THE DATA Block Start

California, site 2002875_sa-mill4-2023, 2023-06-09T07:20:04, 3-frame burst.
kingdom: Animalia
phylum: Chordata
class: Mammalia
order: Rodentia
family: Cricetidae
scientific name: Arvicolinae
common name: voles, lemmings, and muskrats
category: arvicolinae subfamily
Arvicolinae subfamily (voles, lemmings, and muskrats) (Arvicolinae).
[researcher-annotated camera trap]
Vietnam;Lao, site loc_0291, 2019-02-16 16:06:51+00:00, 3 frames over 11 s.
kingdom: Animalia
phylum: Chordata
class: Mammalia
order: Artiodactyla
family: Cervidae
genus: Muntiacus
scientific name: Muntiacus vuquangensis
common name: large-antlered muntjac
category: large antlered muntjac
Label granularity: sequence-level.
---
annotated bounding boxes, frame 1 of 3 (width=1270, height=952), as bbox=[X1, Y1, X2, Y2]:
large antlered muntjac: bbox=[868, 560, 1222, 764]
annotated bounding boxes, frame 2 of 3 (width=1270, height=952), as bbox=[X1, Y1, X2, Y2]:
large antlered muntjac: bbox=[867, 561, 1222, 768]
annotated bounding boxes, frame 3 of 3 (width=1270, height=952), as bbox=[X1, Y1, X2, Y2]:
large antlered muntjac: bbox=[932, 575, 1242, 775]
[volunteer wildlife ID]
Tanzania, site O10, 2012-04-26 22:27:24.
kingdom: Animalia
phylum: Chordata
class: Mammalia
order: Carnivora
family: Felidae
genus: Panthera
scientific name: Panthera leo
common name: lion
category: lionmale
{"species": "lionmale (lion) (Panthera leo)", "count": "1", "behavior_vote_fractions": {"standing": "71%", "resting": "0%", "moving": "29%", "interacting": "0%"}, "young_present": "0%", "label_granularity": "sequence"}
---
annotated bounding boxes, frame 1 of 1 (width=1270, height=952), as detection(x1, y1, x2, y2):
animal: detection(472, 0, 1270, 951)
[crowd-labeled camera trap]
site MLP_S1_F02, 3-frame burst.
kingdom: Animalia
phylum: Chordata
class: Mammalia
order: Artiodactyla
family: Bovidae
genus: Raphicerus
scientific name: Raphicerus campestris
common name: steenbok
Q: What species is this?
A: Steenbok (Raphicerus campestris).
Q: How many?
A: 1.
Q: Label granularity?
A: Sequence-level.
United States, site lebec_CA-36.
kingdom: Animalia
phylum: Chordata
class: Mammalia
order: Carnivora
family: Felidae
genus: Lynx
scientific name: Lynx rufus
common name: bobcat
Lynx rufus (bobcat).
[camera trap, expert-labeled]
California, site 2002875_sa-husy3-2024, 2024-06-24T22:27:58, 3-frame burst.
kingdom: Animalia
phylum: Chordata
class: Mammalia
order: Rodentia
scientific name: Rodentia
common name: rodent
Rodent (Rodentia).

THE DATA Block End

BRIEF:
Everything from the line containing "United States, site lebec_CA-36." through the last line above should be copied exactly, please, with nothing added.

RESULT BELOW:
United States, site lebec_CA-36.
kingdom: Animalia
phylum: Chordata
class: Mammalia
order: Carnivora
family: Felidae
genus: Lynx
scientific name: Lynx rufus
common name: bobcat
Lynx rufus (bobcat).
[camera trap, expert-labeled]
California, site 2002875_sa-husy3-2024, 2024-06-24T22:27:58, 3-frame burst.
kingdom: Animalia
phylum: Chordata
class: Mammalia
order: Rodentia
scientific name: Rodentia
common name: rodent
Rodent (Rodentia).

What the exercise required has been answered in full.